“Hermit” of Fukushima

A number of articles about Naoto Matsumura have appeared in the media, variously describing him as loner, solitary, farmer — and this one as “hermit.”

Naoto Matsumura has elected to remain within the 12 mile/20 kilometer exclusion zone around the failed Fukushima nuclear plant to feed and care for animals (cows, dogs, cats, etc.) abandoned by people fleeing the zone.

Surely he understands the health risks, and his motive is never clearly described (he smokes, eats what he admits is bad food, canned). But he is not a martyr or an activist. Matsumura says he does not want to see the abandoned and contaminated towns revitalized — he wants them to disappear.

URL: http://www.terradaily.com/reports/The_hermit_of_Fukushima_staying_put_despite_risks_999.html

Broeder Hugo, Netherlands hermit

Brother (Broeder) Hugo is a Dutch Catholic hermit, born in Drendts, Netherlands, in 1976, a convert. He lives in the vault of an old church in Warfhuizen, in northeastern Netherlands. The church itself is open to the public, attracted by Broeder Hugo’s Marian devotion. His growing popularity is due in part to his embrace of social media (using a web site, Facebook page, and Twitter) for spiritual counseling, his practical advice and recommended readings, and his youthful and friendly manner.

The website (titled “Kluizenarij OLV van de Besloten Tuin” or Hermit of Our Lady’s Enclosed Garden”) is all in Dutch. Includes a video (“Kluizenaar de Film” – “The Hermit on Film”) that follows Broeder Hugo on a typical day.

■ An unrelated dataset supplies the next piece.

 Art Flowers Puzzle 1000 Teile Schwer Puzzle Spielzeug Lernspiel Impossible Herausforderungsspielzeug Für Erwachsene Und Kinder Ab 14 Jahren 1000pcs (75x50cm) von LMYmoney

URL: http://www.beslotentuin.nl/
More info: http://en.wikipedia.org/wiki/Our_Lady_the_Garden_Enclosed

Hermit drama

“Next Time I’ll Sing to You” is the title of a play by James Saunders, produced in 1962 and occasionally performed, most recently at the Orange Tree Theatre in Richmond (London). The play has also been staged briefly on Broadway in New York. The play is a “play within a play” with actors/characters waiting for the hermit James Alexander Mason, the “Hermit of Great Canfield, Essex,” to arrive. A summary of the play as found in a recent article in the Richmond Twickenham Times:

The play follows four actors trying to find out the truth about a hermit named James Alexander Mason, who decided in 1906 at the age of 48 to sell his cottage, build a hut in a field beyond his village, surround it with ditches, hives of wild bees, barbed wire and two tonnes of corrugated iron fence to take up solitary residence. His brother left him food every day, but he was not seen again until at the age of 84, when he was brought out dead.

The characters explore a variety of philosophical questions, and moments of Mason’s life and thought are recreated in a non-linear drama that challenges audiences to reflect on meaning, society, and self.

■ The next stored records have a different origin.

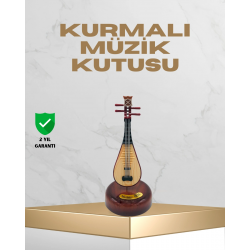 Mey İthalat® Ud Sembolü Müzik Kutusu Estetik Tasarım Melodi Destekli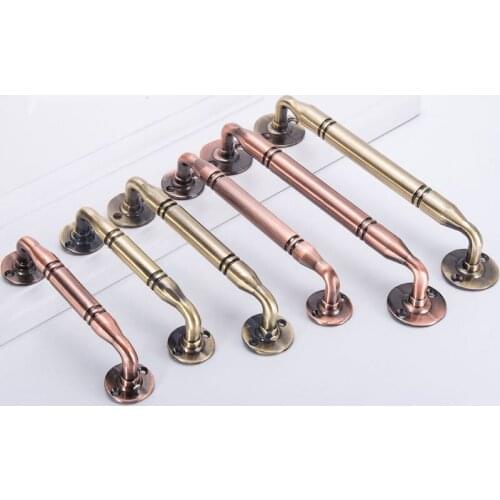 1PCS European Antique Copper Cabinet Handles and Knobs Wardrobe Drawer Door Pulls Furniture Hardware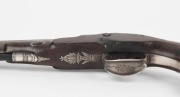 An antique English flintlock duelling pistol, circa 1780, 32.5cm long - 5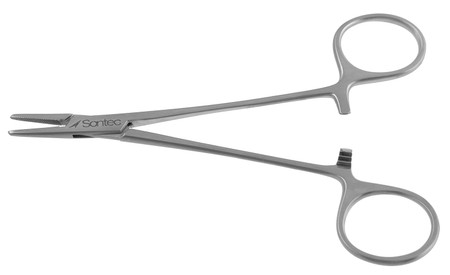 130-517Q - HALSEY NEEDLE HOLDER SERRATED TIP 5" QUANTUM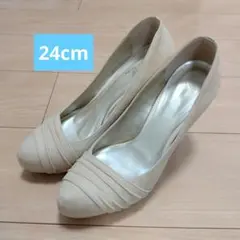 ベージュ ハイヒール　パンプス　卒業式　入学式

URLs: http://www.richmondandtwickenhamtimes.co.uk/news/9372586.Next_Time_I_ll_Sing_to_You_offers_something_to_think_about/
http://playstosee.com/page.php?sad=play&id=333

“Hermit of Lost Island,” Bahamas

Article in “Island Notes,” a feature column of Bahamaislandinfo, titled “Sadly Lost to the World: The Hermit of Lost Island,” about the American Trappist monk Gerald Groves.

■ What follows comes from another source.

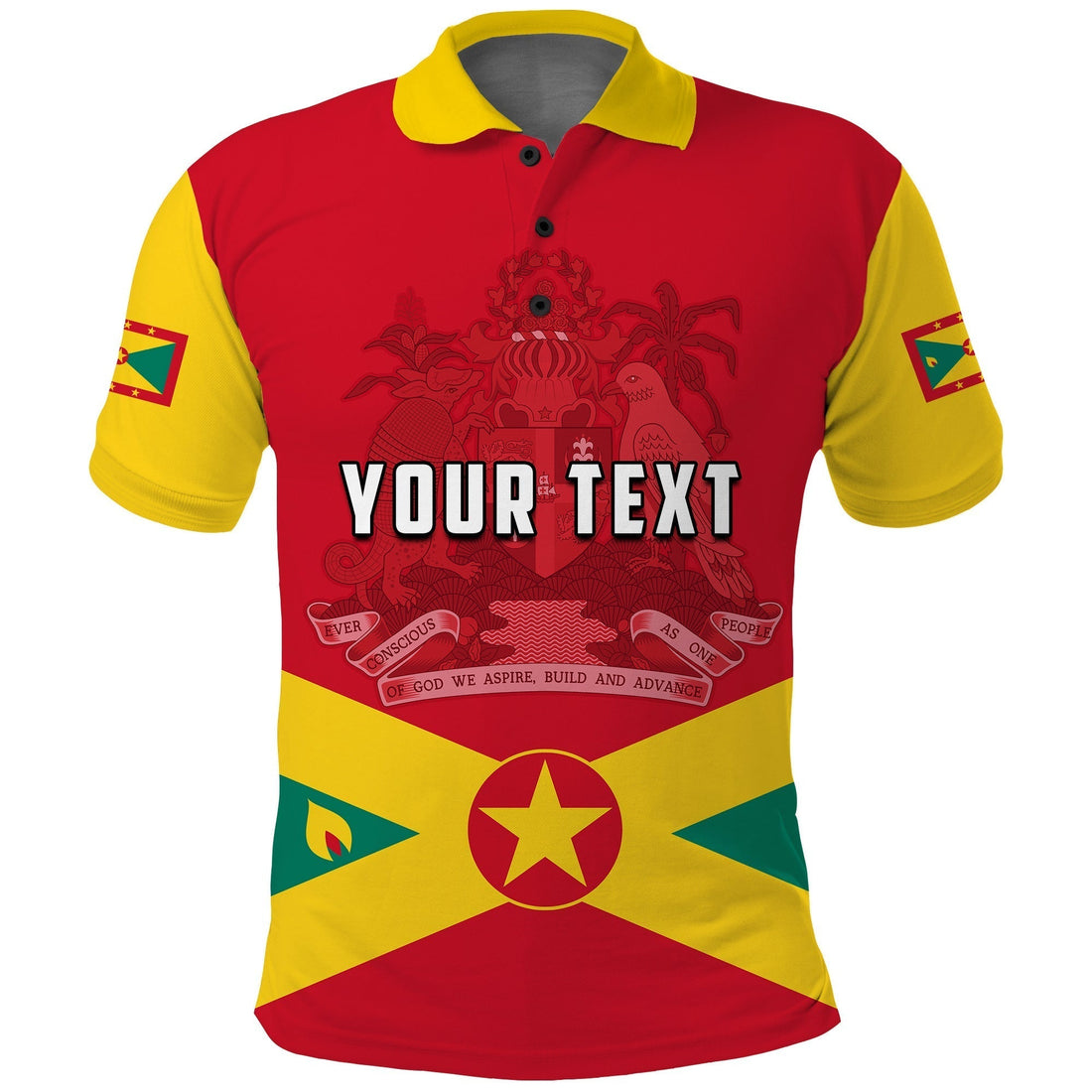 Custom Grenada Polo Shirt Keep Calm And Love Grenada LT13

Groves spent time at the Abbey of Gethsemani and knew Thomas Merton, then spent a little while in Martinique, followed by six years as a hermit in Bahamas beginning in 1960, a period described by the article. Groves lived in an abandoned and dilapidated Baptist Church built in 1902 until development drove him out, returning to the U.S. to study and teach. Groves died in 2003.

(Groves published an article about Merton in a 1979 issue of American Scholar.)

An updated URL (2014): http://www.thebahamasweekly.com/publish/author-historian/Sadly_lost_to_this_world_-_the_hermit_of_lost_beach33846.shtml

URL (no longer available): http://www.bahamaislandsinfo.com/index.php?option=com_content&view=article&id=10087:island-notes-sadly-lost-to-this-world-the-hermit-of-lost-beach&catid=113:island-notes&Itemid=228

Friedrich: “Wanderer in the Fog”

The German Romantic painter Caspar (or Kaspar) David Friedrich (1774-1840) captures the psychological undercurrent of individualism in his “Wander in the Fog” or “Wanderer in the Sea of Fog” (“Wanderer über dem Nebelmeer”), 1817. The painting depicts a well-dressed man standing on a crag, with a spectacular landscape before him. Is he a mere object in the immensity of nature, or does his pose suggest that humanity — or he, at least — has conquered the mysteries of existence and now stands triumphant over the world? Frederich’s other works depicting bleak romantic (even Gothic) settings does not suggest triumph or clarity. But a Nietzschean interpretation is inevitable, as in the cover art of an older English-language translation of Thus Spake Zarathustra published by Wilco in Mumbai, India, in 2006 (which see here).

Wanderer in the Fog

The original is in the Hamburger Kunsthalle.